*WHAT THE TASK REQUIRES*: Could you copy the whole listing below exactly as written?

*PROVIDED RECORDS*:

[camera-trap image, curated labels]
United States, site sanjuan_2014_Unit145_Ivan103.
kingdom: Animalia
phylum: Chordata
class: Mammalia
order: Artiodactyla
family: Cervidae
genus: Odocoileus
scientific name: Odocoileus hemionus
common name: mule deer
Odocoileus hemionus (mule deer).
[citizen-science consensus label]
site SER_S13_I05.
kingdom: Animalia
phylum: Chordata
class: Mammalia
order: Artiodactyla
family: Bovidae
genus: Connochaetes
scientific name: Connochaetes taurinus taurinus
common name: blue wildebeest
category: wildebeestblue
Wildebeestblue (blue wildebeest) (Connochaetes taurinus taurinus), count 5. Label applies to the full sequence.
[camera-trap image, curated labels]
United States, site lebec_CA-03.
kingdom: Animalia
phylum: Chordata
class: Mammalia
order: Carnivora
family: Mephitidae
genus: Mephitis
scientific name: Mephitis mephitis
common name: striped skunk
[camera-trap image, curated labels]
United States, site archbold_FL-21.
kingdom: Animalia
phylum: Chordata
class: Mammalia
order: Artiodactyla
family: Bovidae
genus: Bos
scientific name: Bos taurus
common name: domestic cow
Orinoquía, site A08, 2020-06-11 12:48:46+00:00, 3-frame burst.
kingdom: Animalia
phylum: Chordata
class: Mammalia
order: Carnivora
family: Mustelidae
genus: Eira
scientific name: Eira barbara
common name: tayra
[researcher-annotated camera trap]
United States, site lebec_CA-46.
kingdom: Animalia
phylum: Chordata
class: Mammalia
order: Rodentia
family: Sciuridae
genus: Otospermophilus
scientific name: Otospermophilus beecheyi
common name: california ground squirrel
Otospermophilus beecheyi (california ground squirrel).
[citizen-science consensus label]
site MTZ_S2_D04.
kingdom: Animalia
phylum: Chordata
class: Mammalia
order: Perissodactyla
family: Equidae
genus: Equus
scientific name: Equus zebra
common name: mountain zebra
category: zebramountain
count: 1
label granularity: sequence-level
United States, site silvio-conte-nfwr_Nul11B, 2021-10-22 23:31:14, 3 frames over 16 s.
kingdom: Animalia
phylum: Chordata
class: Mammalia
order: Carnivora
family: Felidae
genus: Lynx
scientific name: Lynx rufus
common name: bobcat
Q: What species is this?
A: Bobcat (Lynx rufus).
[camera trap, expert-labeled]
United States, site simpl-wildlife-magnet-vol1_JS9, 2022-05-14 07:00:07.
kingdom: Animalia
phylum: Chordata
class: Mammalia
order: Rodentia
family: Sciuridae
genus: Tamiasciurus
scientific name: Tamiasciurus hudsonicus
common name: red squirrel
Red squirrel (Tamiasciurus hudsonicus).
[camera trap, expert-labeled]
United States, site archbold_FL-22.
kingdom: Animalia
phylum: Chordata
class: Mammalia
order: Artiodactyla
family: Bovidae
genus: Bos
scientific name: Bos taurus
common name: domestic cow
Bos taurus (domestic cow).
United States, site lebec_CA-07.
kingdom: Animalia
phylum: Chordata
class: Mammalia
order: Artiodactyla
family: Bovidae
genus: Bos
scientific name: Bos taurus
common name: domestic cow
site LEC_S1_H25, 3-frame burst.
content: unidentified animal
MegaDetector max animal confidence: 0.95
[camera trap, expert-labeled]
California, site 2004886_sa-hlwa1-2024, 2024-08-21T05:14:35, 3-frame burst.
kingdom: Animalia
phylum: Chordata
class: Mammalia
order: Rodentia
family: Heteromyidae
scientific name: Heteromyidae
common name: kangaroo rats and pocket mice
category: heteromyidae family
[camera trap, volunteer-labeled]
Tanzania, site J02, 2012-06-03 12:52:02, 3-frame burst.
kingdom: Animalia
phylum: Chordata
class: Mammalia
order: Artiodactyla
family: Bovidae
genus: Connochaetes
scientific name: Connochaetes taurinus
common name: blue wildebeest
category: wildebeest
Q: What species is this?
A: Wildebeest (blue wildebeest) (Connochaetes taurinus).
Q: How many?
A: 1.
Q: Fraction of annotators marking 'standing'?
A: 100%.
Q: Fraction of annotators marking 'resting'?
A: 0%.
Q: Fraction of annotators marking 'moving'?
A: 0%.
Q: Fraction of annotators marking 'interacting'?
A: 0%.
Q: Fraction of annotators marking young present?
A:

*ANSWER FOR THE TASK*:
[camera-trap image, curated labels]
United States, site sanjuan_2014_Unit145_Ivan103.
kingdom: Animalia
phylum: Chordata
class: Mammalia
order: Artiodactyla
family: Cervidae
genus: Odocoileus
scientific name: Odocoileus hemionus
common name: mule deer
Odocoileus hemionus (mule deer).
[citizen-science consensus label]
site SER_S13_I05.
kingdom: Animalia
phylum: Chordata
class: Mammalia
order: Artiodactyla
family: Bovidae
genus: Connochaetes
scientific name: Connochaetes taurinus taurinus
common name: blue wildebeest
category: wildebeestblue
Wildebeestblue (blue wildebeest) (Connochaetes taurinus taurinus), count 5. Label applies to the full sequence.
[camera-trap image, curated labels]
United States, site lebec_CA-03.
kingdom: Animalia
phylum: Chordata
class: Mammalia
order: Carnivora
family: Mephitidae
genus: Mephitis
scientific name: Mephitis mephitis
common name: striped skunk
[camera-trap image, curated labels]
United States, site archbold_FL-21.
kingdom: Animalia
phylum: Chordata
class: Mammalia
order: Artiodactyla
family: Bovidae
genus: Bos
scientific name: Bos taurus
common name: domestic cow
Orinoquía, site A08, 2020-06-11 12:48:46+00:00, 3-frame burst.
kingdom: Animalia
phylum: Chordata
class: Mammalia
order: Carnivora
family: Mustelidae
genus: Eira
scientific name: Eira barbara
common name: tayra
[researcher-annotated camera trap]
United States, site lebec_CA-46.
kingdom: Animalia
phylum: Chordata
class: Mammalia
order: Rodentia
family: Sciuridae
genus: Otospermophilus
scientific name: Otospermophilus beecheyi
common name: california ground squirrel
Otospermophilus beecheyi (california ground squirrel).
[citizen-science consensus label]
site MTZ_S2_D04.
kingdom: Animalia
phylum: Chordata
class: Mammalia
order: Perissodactyla
family: Equidae
genus: Equus
scientific name: Equus zebra
common name: mountain zebra
category: zebramountain
count: 1
label granularity: sequence-level
United States, site silvio-conte-nfwr_Nul11B, 2021-10-22 23:31:14, 3 frames over 16 s.
kingdom: Animalia
phylum: Chordata
class: Mammalia
order: Carnivora
family: Felidae
genus: Lynx
scientific name: Lynx rufus
common name: bobcat
Q: What species is this?
A: Bobcat (Lynx rufus).
[camera trap, expert-labeled]
United States, site simpl-wildlife-magnet-vol1_JS9, 2022-05-14 07:00:07.
kingdom: Animalia
phylum: Chordata
class: Mammalia
order: Rodentia
family: Sciuridae
genus: Tamiasciurus
scientific name: Tamiasciurus hudsonicus
common name: red squirrel
Red squirrel (Tamiasciurus hudsonicus).
[camera trap, expert-labeled]
United States, site archbold_FL-22.
kingdom: Animalia
phylum: Chordata
class: Mammalia
order: Artiodactyla
family: Bovidae
genus: Bos
scientific name: Bos taurus
common name: domestic cow
Bos taurus (domestic cow).
United States, site lebec_CA-07.
kingdom: Animalia
phylum: Chordata
class: Mammalia
order: Artiodactyla
family: Bovidae
genus: Bos
scientific name: Bos taurus
common name: domestic cow
site LEC_S1_H25, 3-frame burst.
content: unidentified animal
MegaDetector max animal confidence: 0.95
[camera trap, expert-labeled]
California, site 2004886_sa-hlwa1-2024, 2024-08-21T05:14:35, 3-frame burst.
kingdom: Animalia
phylum: Chordata
class: Mammalia
order: Rodentia
family: Heteromyidae
scientific name: Heteromyidae
common name: kangaroo rats and pocket mice
category: heteromyidae family
[camera trap, volunteer-labeled]
Tanzania, site J02, 2012-06-03 12:52:02, 3-frame burst.
kingdom: Animalia
phylum: Chordata
class: Mammalia
order: Artiodactyla
family: Bovidae
genus: Connochaetes
scientific name: Connochaetes taurinus
common name: blue wildebeest
category: wildebeest
Q: What species is this?
A: Wildebeest (blue wildebeest) (Connochaetes taurinus).
Q: How many?
A: 1.
Q: Fraction of annotators marking 'standing'?
A: 100%.
Q: Fraction of annotators marking 'resting'?
A: 0%.
Q: Fraction of annotators marking 'moving'?
A: 0%.
Q: Fraction of annotators marking 'interacting'?
A: 0%.
Q: Fraction of annotators marking young present?
A:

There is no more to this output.